Car Accident Lawyer
The effects of a car accident can be far-reaching and varied. From physical pain to emotional trauma responses, financial burdens to practical inconveniences, car accidents can affect virtually all aspects of an injury victim’s life. While some of these effects are generally temporary, others are long-lasting. For example, acute injuries – such as bruising and broken bones – will generally heal within a matter of weeks or months. However, car accidents can often lead to the development of chronic conditions, such as knee or back pain that never fully resolves.
Many car accident victims experience injuries to the head, face, and jaw as a result of the force of impact associated with serious crashes. Whether they slam their head on a window, whip it to the side as an airbag expands, or suffer a traumatic blow as debris from the accident flies around the vehicle, it isn’t difficult to understand why so many crash victims experience this particular class of injuries.
As time passes, many injury victims discover that their injuries seem to be manifesting in new ways. What had started as constant headaches has evolved into a significant sensitivity to light. Or neck and shoulder pain has migrated over time to become a chronic headache problem. Many injury victims even start to manifest symptoms that are commonly associated with temporomandibular (TMJ) disorders. Does this mean that car accidents can cause TMJ?
What Is TMJ?
As an experienced TMJ treatment specialist can explain in greater detail, temporomandibular disorders affect the temporomandibular joint, which attaches someone’s jawbone to their skull. Just like knees, elbows, wrists, and ankles, there are two temporomandibular joints that are placed in parallel positions on the body. TMJ disorders affect these joints negatively, often resulting in pain and/or limited range of motion in the joint(s) in question and/or in the muscles near the joint(s) that control the motion of the jaw.
What Causes TMJ?
TMJ can be caused by many influences, from genetics to arthritis to bruxism, which is chronic teeth grinding. With that said, many patients develop TMJ not due to a single influence but due to a confluence of factors. And this is how car accidents can potentially either “cause” or contribute to the causes of TMJ.

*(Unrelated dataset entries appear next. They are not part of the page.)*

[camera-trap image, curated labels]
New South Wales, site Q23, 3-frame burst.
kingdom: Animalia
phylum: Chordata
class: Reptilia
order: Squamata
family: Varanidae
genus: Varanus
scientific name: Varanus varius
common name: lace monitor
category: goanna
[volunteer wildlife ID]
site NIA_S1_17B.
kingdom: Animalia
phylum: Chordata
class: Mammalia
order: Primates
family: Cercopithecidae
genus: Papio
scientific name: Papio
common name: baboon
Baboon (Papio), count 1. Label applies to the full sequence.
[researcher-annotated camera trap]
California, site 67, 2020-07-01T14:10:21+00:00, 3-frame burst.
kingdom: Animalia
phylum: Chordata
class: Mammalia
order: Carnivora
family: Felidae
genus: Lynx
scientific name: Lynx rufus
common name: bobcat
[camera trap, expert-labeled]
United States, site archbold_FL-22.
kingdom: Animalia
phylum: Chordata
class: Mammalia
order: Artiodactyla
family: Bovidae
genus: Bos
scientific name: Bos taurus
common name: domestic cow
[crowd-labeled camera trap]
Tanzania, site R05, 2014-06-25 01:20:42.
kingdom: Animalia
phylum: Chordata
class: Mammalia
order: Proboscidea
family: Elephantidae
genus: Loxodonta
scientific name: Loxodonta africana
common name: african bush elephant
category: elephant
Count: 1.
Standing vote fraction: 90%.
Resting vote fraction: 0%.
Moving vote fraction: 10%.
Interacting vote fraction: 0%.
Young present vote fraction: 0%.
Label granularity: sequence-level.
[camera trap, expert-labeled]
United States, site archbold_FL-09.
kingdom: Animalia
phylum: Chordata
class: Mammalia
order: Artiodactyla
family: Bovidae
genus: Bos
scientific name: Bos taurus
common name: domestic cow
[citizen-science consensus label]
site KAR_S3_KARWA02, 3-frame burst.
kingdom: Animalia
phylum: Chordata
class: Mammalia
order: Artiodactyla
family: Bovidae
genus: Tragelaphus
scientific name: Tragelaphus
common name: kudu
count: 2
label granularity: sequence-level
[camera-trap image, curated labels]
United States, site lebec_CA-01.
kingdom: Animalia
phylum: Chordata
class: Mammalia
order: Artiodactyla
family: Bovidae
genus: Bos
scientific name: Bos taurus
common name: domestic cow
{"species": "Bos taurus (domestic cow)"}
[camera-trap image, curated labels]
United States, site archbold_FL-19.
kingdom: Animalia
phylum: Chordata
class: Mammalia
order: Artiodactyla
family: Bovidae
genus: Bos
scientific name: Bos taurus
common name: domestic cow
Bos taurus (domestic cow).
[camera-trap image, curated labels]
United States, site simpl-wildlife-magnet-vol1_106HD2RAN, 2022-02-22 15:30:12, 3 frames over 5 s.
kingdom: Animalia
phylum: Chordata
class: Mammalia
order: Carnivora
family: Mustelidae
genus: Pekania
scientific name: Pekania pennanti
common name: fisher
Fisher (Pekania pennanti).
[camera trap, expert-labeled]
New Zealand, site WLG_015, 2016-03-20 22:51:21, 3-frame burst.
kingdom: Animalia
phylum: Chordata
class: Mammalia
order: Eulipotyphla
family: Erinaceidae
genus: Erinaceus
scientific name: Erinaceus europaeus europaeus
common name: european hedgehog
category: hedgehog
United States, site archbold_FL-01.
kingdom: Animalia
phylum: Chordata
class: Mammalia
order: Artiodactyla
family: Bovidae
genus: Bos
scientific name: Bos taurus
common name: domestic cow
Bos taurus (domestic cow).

Say that you are prone to clenching your jaw when you’re stressed out. You’ve developed some awareness of this challenge and learned, over a period of many years, to be mindful of that clenching so that you can minimize this response when you’re under stress. Yet, in the wake of a severe car accident, your body and mind are both so stressed out that the clenching becomes virtually uncontrollable. You wake up in the morning in pain because you’ve been clenching your jaw all night, through no conscious fault of your own. Eventually, it becomes hard to eat and hard to talk and hard to function during the day because your jaw hurts all the time.
Whether a car accident has contributed to jaw misalignment, clenching or grinding, inflammation associated with arthritis, or a host of other factors, there are – indeed – ways in which car accidents can effectively cause or contribute to the causes of TMJ.